Empat Puluh Satu

67 23 3
                                    

41.

"Denar waktu lo sakit dia—" Fanessia berhenti berujar. Ia terlihat ragu untuk mengatakan hak ini.

"Dia apa?" Mahera memegang kedua bahu Fanessia menatap dalam manik mata Fanessia.

"Dia yang donorin darah buat lo," jelas Fanessia.

"Ha? Maksud lo?" ulang Mahera yang terkejut mendengar penjelasan Fanessia.

"Gak mungkin ... Lo—lo salah liat pasti. Mana mungkin." Mahera mengacak rambutnya. Fanessia mengeleng.

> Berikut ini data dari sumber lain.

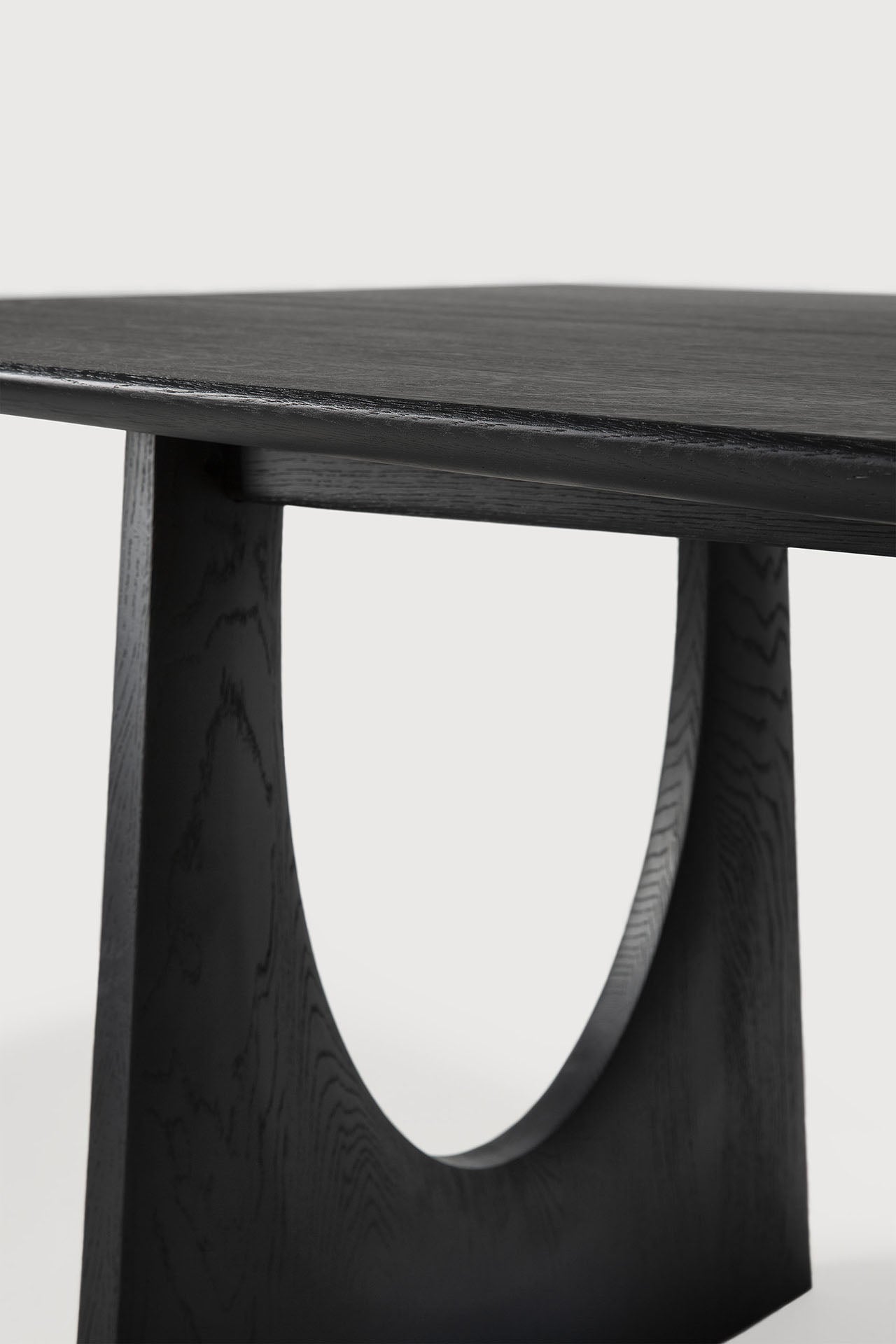 Geometric Dining Table - Oak black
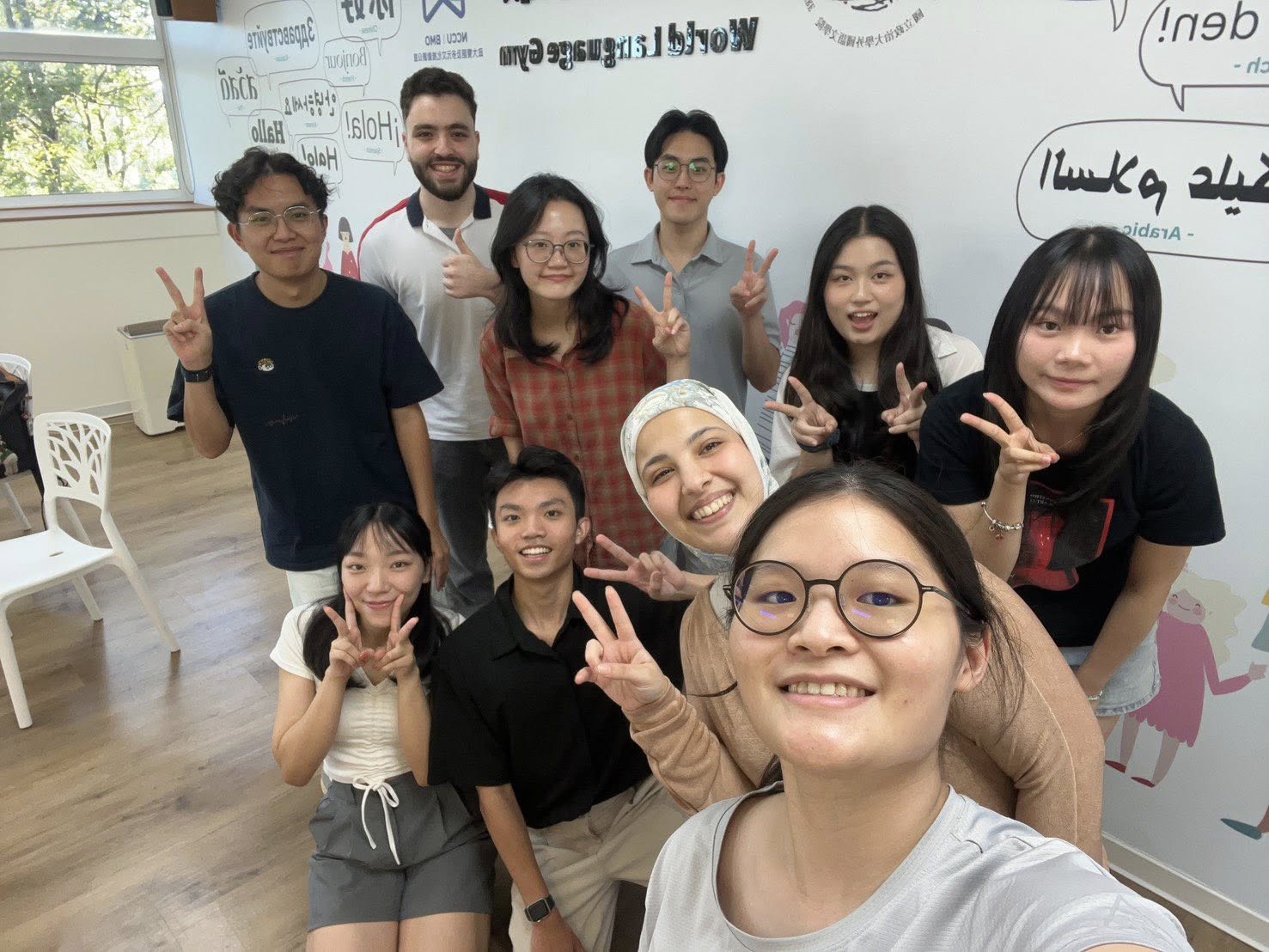 "الركن العربي" في قسم اللغة العربية يخلق مساحة حوارية تجمع الطلبة العرب والتايوانيين لتعزيز تعلم اللغة والثقافة في الحرم الجامعي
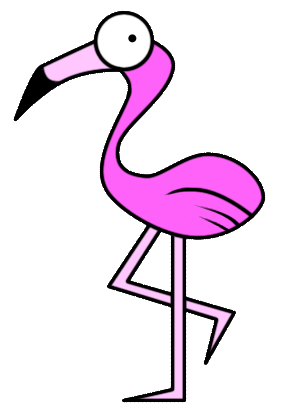 281x419 Flamingo Cartoon Clipart Clipart Kid Image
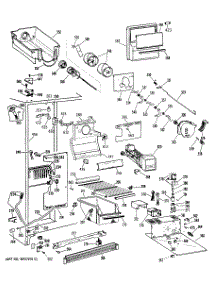 02 - Section2 parts for Ge Refrigerator TFX20RRAWH from AppliancePartsPros.com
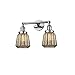 Innovations 208-PN-G146-LED 2 Light Vintage Dimmable LED Bathroom Fixture, Polished Nickel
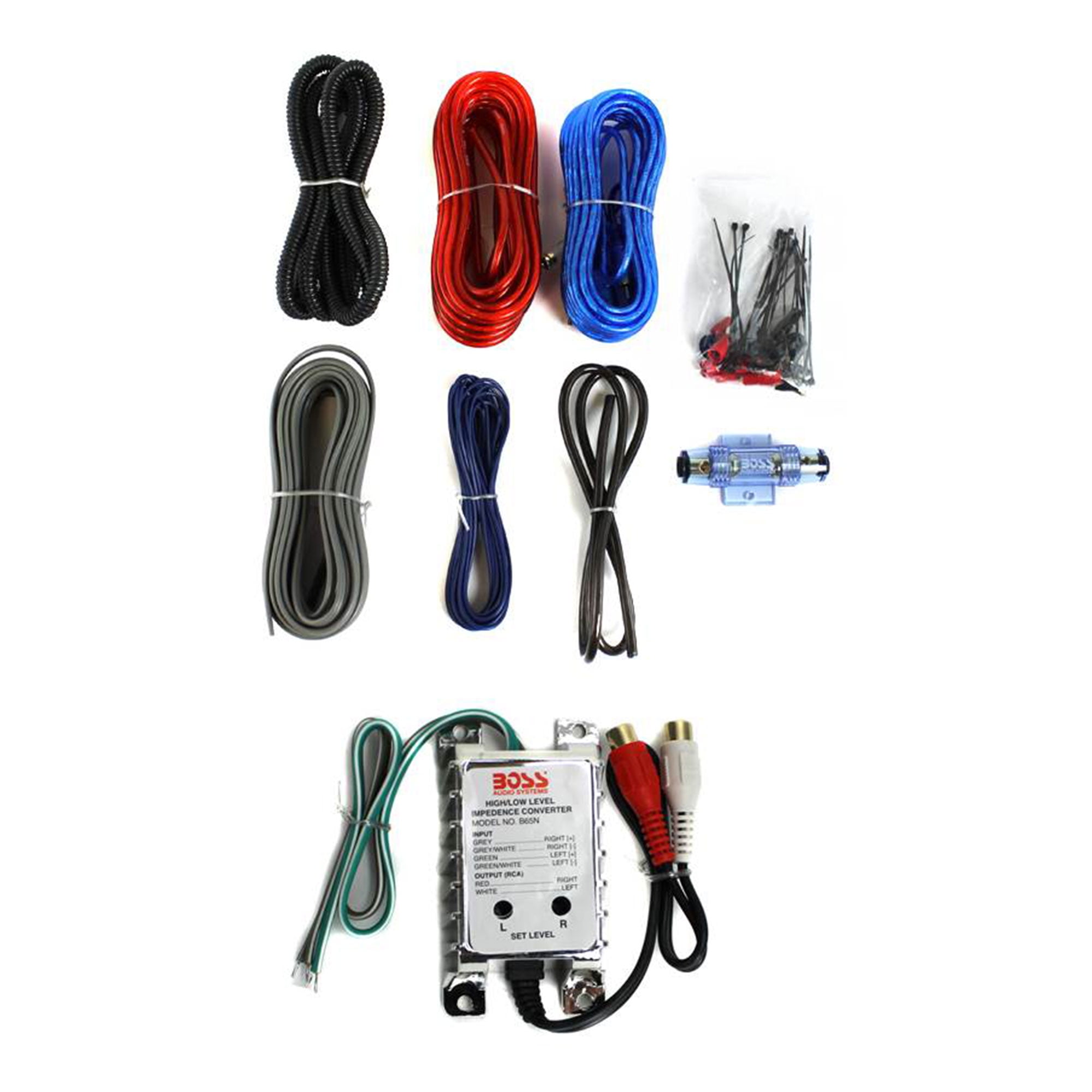 Boss B65N High Level to Low Level Converter + Soundstorm 8Gauge Amp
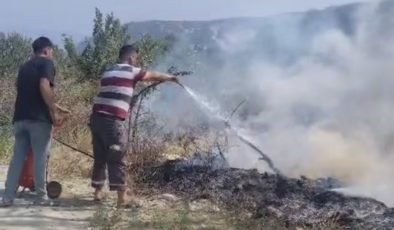 HATAY’DA SICAKTAN KOPAN ELEKTRİK TELİ YANGINA NEDEN OLDU  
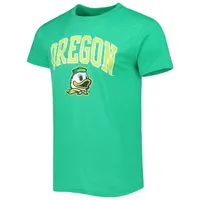 T-shirt à trois mélanges pour hommes League Collegiate Wear Heather Kelly Green Oregon Ducks 1965 Arch Victory Falls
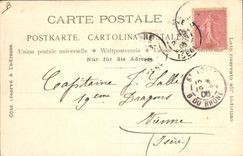 Vintage Postcard Cueillette of Cassies Parfumerie Molinard Jeune has Grasse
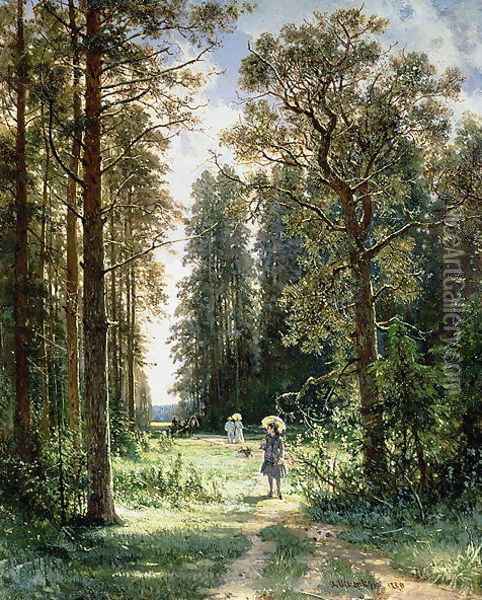 The Path through the Woods, 1880 Oil Painting - Ivan Shishkin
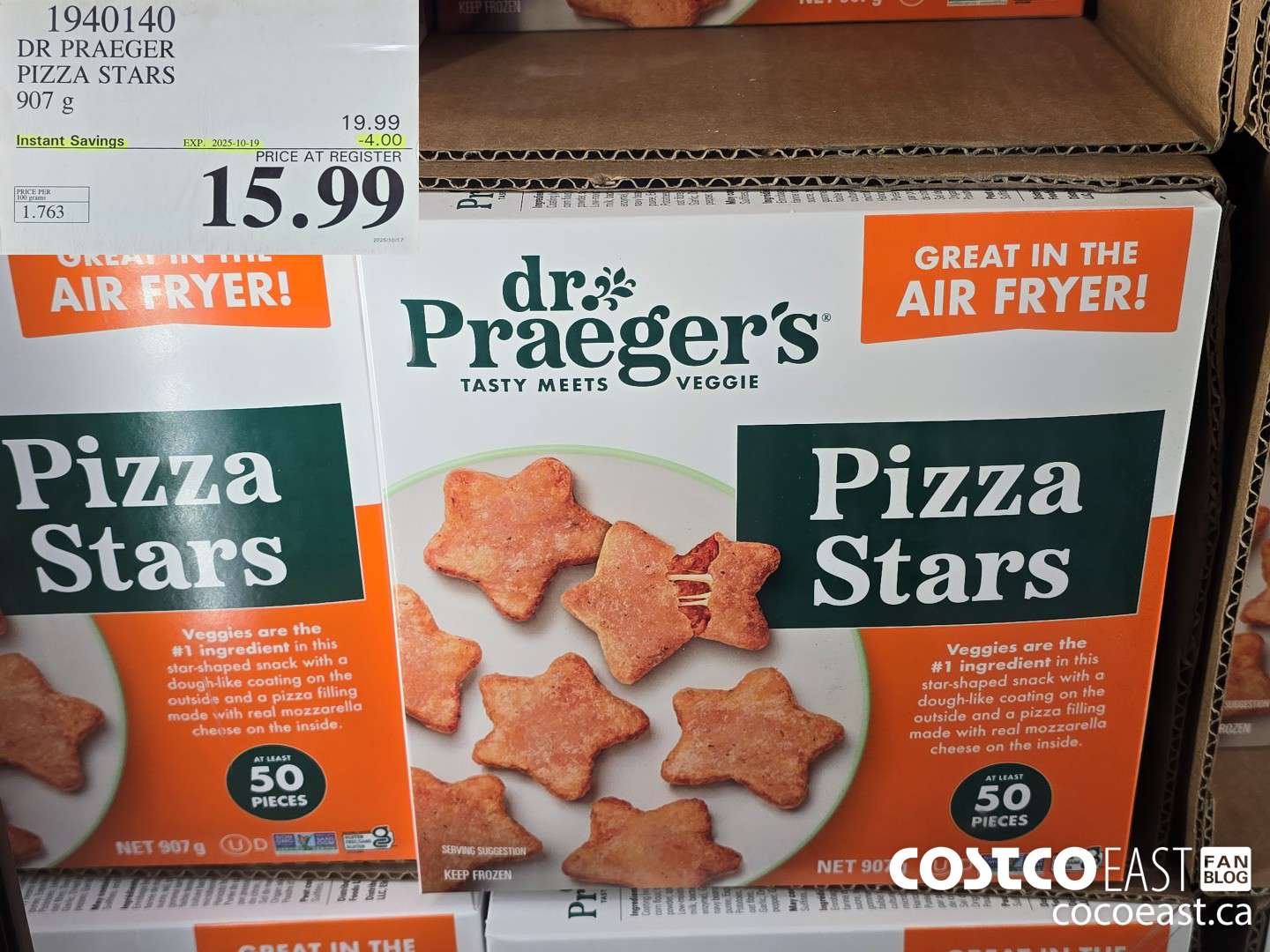 1940140 DR PRAEGER PIZZA STARS 907 G ($4.00 INSTANT SAVINGS EXPIRES ON 2025-10-19) $15.99
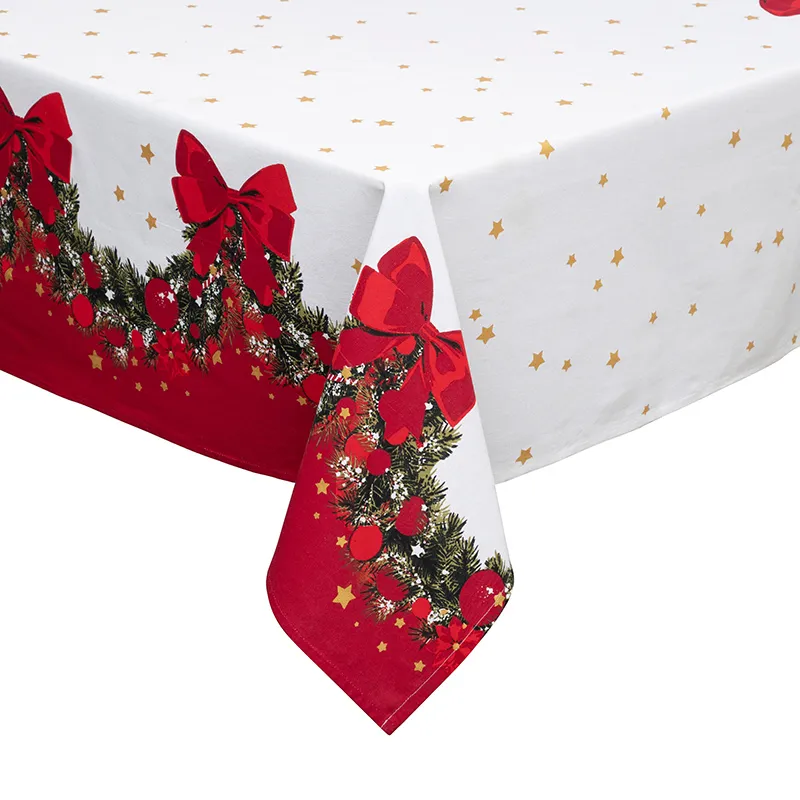 Nappe Coton Guirlande - 140x360cm-0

"Engga ... Gua gak salah liat."

"Dia yang donorin darah buat lo." Fanessia terdiam sejenak. Memperhatikan lekat Mahera. "Ketika gua selesai nganterin Nadira untuk tes golongan darah yang ternyata golongan darah dia gak sama dengan lo," sambung Fanessia. Mahera kembali dibuat terkejut dengan perkataan Fanessia.

Kali ini Mahera yang terdiam dengan memperhatikan Fanessia dengan perasaan tidak percaya. 'Apa maksud semua ini?'

Dengan pikiran yang masih terasa membingungkan Mahera berdiri dari kursi. Menarik napas sejenak.

"Lo pasti ngantuk, mangkannya ngelantur. Udah sekarang lo masuk kamar cuci kaki cuci tangan terus tidur. Okay?" Fanessia menaikkan sebelah alisnya.

"Gua beneran gak bohong?!" Tapi ucapan Fanessia hanya dianggap sebagai angin lalu oleh Mahera.

Mahera pun langsung merangkul pundak Fanessia dan menganjaknya masuk ke dalam rumah. Fanessia mendengus. Dengan langkah terpaksa Fanessia mengikuti Mahera.

"Bunda aku pamit pulang ke kosan ya?" Luna yang saat itu asik menonton sinetron menoleh ke arah Mahera.

"Kamu gak nginep aja?"

Nadira yang menyandarkan kepala pada sandaran sofa ikut menoleh melihat Mahera—kakaknya.

"Iya kak, nginep aja!" Mahera meringis mengaruk tengkuknya yang tidak gatal.

"Kapan-kapan aja Bunda. Aku juga gak bawa baju sekolah." Mahera melirik sekilas pada Fanessia. "Masa aku pinjem bajunya Fanessia?"

Fanessia membuat kan mata kala mendengar perkataan Mahera. Luna dan Nadira tertawa geli membayangkan jika Mahera benar-benar mengenakan baju milik Fanessia. Masa iya Mahera memakai rok?

"Bunda ... Nadira! Jangan ngelamun yang engga ... Engga ya!" protes Mahera.

Luna tersenyum simpul pada Mahera tidak enak hati. Sementara Nadira menyeringai meledek Mahera.

"Udah ah. Mahera mau balik dulu Bun."

Mahera meraih tangan Luna, lalu mengecup lembut punggung tangannya. Setelah itu Mahera berlanjut mencium kening Nadira sebanyak tiga kali.

"Baik-baik kamj di sini. Jangan ngerepotin Bunda!" pesan Mahera.

"Bunda kalo Nadira nakal siram aja pake air!" Nadira melotot mendengar ucapan Mahera.

"Emang aku kucing kak!" kelakar Nadira. Mahera tersenyum semringah. Ia mengacak rambut Nadira.

"Ya udah Bunda, Nadira Fanessia aku pamit."

"Iya, hati-hati ya!" ucap Luna.

"Iya Bunda. Assalamualaikum ..."

"Wa'alaikum salam." kata Luna dan Nadira bersamaan.

"Aku anterin Mahera ke depan Bun," pamit Fanessia.

Mahera berjalan keluar rumah Fanessia sambil memasukkan kedua tangan ke dalam saku celana. Ia menyejajarkan langkah kakinya dengan Mahera lantas tersenyum. Mahera yang melihat tingkah aneh Fanessia menoleh, lalu menjitak kepala Fanessia pelan. Fanessia mengerang sakit.